It doesn't matter for me, though, as I don't use Java, and I intend for D to do
better.
In my opinion D is off to a really bad start with Unicode.
The "start" hasn't even happened yet. What we have now isn't anything like what we're /going/ to have. There are /loads/ of (other) things that D doesn't have yet (like decent streams support), but most of these things are *in progress*. I'd say you made your call too early.
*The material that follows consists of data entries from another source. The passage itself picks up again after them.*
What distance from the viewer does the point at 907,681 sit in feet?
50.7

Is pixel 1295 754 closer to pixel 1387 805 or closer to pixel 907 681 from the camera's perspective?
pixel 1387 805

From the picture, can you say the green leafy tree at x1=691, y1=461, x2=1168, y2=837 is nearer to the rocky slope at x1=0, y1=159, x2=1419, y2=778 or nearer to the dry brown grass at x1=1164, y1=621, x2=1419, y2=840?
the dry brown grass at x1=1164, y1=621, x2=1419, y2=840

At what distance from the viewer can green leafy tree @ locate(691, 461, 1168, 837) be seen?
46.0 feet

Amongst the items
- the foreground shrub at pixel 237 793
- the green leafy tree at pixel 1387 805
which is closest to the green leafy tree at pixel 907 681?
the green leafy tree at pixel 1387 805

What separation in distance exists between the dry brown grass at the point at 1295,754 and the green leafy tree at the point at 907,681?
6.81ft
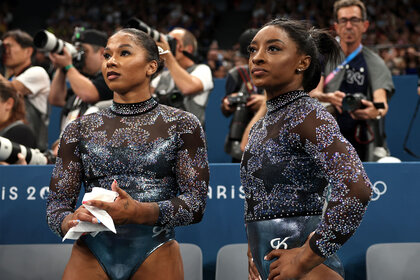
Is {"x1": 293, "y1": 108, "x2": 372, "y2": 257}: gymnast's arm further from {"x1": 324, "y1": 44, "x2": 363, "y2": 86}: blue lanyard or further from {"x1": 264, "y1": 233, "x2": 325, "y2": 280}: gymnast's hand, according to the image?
{"x1": 324, "y1": 44, "x2": 363, "y2": 86}: blue lanyard

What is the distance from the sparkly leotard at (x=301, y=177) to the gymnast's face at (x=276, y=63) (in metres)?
0.04

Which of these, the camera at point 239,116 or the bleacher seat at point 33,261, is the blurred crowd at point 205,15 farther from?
the bleacher seat at point 33,261

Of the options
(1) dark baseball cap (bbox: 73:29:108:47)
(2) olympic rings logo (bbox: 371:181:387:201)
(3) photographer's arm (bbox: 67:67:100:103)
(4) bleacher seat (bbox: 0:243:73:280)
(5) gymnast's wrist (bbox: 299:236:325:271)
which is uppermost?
(1) dark baseball cap (bbox: 73:29:108:47)

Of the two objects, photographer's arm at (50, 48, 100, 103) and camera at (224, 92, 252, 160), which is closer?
photographer's arm at (50, 48, 100, 103)

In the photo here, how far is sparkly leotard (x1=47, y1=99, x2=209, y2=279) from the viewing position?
193 cm

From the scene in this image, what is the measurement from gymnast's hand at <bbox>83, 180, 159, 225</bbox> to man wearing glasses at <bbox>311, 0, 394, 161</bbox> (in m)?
1.98

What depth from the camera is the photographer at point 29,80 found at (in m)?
4.07

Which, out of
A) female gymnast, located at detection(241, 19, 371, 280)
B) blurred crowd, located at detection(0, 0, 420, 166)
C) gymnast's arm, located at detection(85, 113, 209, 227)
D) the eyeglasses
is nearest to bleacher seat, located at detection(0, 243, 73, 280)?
gymnast's arm, located at detection(85, 113, 209, 227)

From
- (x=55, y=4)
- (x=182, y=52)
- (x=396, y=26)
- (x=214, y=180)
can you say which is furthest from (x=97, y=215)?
(x=55, y=4)

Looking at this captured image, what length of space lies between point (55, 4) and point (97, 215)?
14.5 metres

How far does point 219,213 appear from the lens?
9.87ft

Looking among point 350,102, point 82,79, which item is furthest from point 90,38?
point 350,102

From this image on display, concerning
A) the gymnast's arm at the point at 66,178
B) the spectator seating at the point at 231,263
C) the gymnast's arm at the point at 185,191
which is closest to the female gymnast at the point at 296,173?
the gymnast's arm at the point at 185,191

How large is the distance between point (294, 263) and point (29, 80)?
9.91 feet
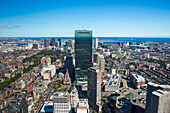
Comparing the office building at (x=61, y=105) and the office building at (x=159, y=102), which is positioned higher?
the office building at (x=159, y=102)

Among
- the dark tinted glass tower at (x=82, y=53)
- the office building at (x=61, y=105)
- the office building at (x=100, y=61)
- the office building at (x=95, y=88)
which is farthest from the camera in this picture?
the office building at (x=100, y=61)

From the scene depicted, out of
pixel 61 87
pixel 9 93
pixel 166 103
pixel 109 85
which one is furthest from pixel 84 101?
pixel 9 93

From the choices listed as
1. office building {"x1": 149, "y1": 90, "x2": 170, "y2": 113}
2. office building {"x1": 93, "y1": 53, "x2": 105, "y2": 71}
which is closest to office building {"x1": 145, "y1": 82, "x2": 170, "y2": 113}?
office building {"x1": 149, "y1": 90, "x2": 170, "y2": 113}

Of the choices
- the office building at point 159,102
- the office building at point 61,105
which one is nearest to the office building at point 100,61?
the office building at point 61,105

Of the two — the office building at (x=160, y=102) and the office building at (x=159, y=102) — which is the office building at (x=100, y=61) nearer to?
the office building at (x=159, y=102)

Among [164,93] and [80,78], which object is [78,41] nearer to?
[80,78]

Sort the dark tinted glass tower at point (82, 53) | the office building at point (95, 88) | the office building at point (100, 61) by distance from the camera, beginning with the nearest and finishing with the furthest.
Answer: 1. the office building at point (95, 88)
2. the dark tinted glass tower at point (82, 53)
3. the office building at point (100, 61)

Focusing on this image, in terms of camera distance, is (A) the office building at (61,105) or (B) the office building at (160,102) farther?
(A) the office building at (61,105)
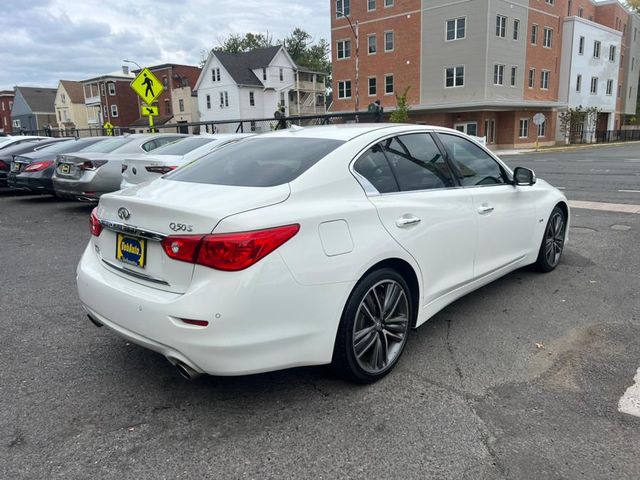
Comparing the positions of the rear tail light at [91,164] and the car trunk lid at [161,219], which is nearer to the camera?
the car trunk lid at [161,219]

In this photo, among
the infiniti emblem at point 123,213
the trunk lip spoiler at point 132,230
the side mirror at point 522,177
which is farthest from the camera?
the side mirror at point 522,177

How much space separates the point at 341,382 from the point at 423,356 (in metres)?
0.72

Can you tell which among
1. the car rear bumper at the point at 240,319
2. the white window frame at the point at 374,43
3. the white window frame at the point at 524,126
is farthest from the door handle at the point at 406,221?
the white window frame at the point at 374,43

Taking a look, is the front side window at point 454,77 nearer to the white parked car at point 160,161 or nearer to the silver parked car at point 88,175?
the white parked car at point 160,161

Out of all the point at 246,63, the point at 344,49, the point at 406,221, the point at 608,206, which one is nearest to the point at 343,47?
the point at 344,49

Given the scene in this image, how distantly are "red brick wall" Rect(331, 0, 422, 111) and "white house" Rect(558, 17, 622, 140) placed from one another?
13.9 metres

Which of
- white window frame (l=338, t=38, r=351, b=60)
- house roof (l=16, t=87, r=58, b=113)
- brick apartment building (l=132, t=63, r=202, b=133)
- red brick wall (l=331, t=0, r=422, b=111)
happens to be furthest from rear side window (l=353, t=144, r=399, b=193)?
house roof (l=16, t=87, r=58, b=113)

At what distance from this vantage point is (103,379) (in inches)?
133

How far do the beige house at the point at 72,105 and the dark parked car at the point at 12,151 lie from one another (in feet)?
211

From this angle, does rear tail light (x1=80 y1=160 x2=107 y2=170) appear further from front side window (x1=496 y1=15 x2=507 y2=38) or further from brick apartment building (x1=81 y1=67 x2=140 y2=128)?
brick apartment building (x1=81 y1=67 x2=140 y2=128)

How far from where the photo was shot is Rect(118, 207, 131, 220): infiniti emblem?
3.05 meters

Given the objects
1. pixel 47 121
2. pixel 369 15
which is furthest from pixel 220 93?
pixel 47 121

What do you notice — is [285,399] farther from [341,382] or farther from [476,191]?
[476,191]

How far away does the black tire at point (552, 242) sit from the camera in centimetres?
535
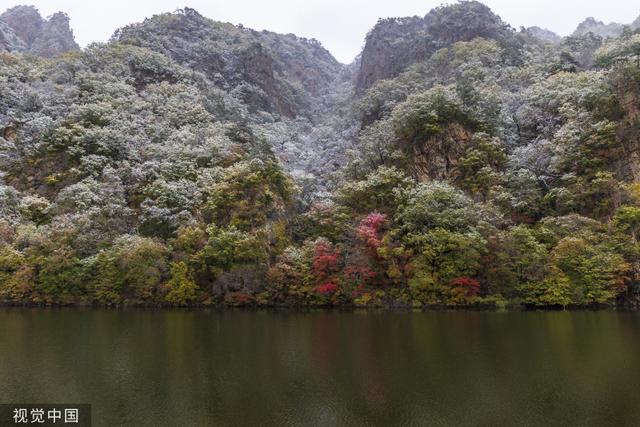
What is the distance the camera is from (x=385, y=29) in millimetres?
74062

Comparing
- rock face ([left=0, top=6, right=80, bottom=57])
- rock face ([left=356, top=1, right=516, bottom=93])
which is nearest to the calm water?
rock face ([left=356, top=1, right=516, bottom=93])

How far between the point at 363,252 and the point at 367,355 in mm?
16104

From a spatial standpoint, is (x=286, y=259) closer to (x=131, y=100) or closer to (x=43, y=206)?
(x=43, y=206)

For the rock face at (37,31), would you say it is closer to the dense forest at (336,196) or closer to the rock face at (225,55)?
the rock face at (225,55)

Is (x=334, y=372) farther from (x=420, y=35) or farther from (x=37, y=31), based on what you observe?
(x=37, y=31)

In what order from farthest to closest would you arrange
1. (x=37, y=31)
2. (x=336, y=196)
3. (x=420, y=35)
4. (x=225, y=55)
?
1. (x=37, y=31)
2. (x=225, y=55)
3. (x=420, y=35)
4. (x=336, y=196)

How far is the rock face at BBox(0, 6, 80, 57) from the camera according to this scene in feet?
252

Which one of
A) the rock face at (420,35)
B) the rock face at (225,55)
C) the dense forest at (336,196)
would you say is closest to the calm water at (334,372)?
the dense forest at (336,196)

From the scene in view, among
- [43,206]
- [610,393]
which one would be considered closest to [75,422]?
[610,393]

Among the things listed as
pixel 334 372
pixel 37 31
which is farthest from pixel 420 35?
pixel 37 31

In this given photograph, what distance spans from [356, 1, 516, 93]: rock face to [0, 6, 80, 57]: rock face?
5074cm

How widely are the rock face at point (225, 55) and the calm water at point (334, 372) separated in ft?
161

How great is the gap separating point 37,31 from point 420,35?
223 ft

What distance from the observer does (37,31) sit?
8550 centimetres
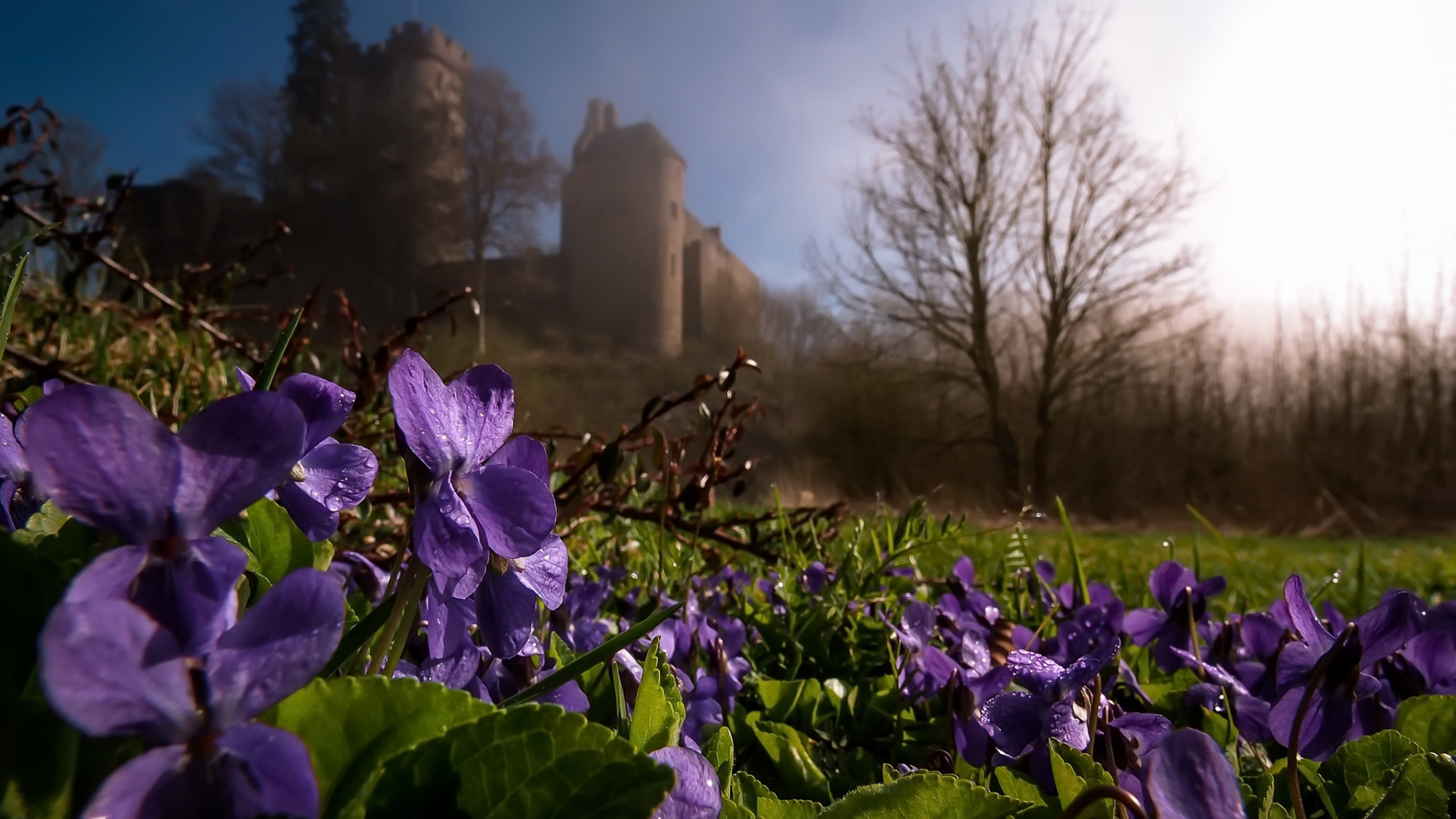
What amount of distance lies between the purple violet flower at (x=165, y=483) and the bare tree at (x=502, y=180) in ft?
113

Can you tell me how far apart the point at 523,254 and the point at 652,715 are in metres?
35.4

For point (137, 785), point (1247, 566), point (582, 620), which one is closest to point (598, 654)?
point (137, 785)

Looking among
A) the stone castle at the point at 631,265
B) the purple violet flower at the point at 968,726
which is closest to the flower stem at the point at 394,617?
the purple violet flower at the point at 968,726

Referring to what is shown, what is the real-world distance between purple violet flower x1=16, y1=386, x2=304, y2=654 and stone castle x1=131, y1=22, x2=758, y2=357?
30.6 meters

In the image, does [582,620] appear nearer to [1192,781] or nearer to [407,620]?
[407,620]

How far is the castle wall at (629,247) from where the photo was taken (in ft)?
115

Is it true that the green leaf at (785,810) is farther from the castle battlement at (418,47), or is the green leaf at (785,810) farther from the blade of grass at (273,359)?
the castle battlement at (418,47)

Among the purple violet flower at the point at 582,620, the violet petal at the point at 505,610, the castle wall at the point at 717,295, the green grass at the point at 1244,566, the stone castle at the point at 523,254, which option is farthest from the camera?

Actually the start has happened. What I was referring to was that the conception of the string in D has seemingly been defined. The Object.toString method returns a UTF sequence. (I will explain further down...)
 
 Look at it like this. D has only been around for three or four years, and it
was
 basically a one-person project. We're not even at version 1.0 yet, so the best
...
 
 And as for the future - well, for stage 2 we've got the normalization,
canonical
...
 For stage three - and by this stage we'll be way ahead of the field - we'll
have
... Please forgive me but I have only started figuring out Unicode this week so a good deal of D's planned implementation are features that I at best partially understand. I am happy to know there is a master plan however. I applaud the robot builds. I would be curious whether non-ASCII names will be supported (ie classes and variable names, etc). I am also curious about whether there it will be possible for a non-English speaker to use their language's version of D's reserverved words (ie Swedish word for synchronized, etc).
 
 I think you have made your judgement too early. Phobos is tiny right now,
 compared with Java's vast array of classes. Deimos is even tinier, and somewhat
 more piecemeal. But already D's Unicode support is:
 
 * Better than C
 * Better than C++
 * Catching up with Java (and better in some areas)
 
 To expect the full whack right at the start is unrealistic (and we /are/ still
 right at the start). Walter was way too busy getting the core of the language
 together to start worrying about how you do uppercasing in Deseret*, but the
 language has now reached the point where we can do that.
 
 So tell me. Against what are you comparing D? Java? Tell me in what ways you
 think D is behind? Tell me what does better than D, and in what way? I suspect
 you may be hard pressed to come up with examples.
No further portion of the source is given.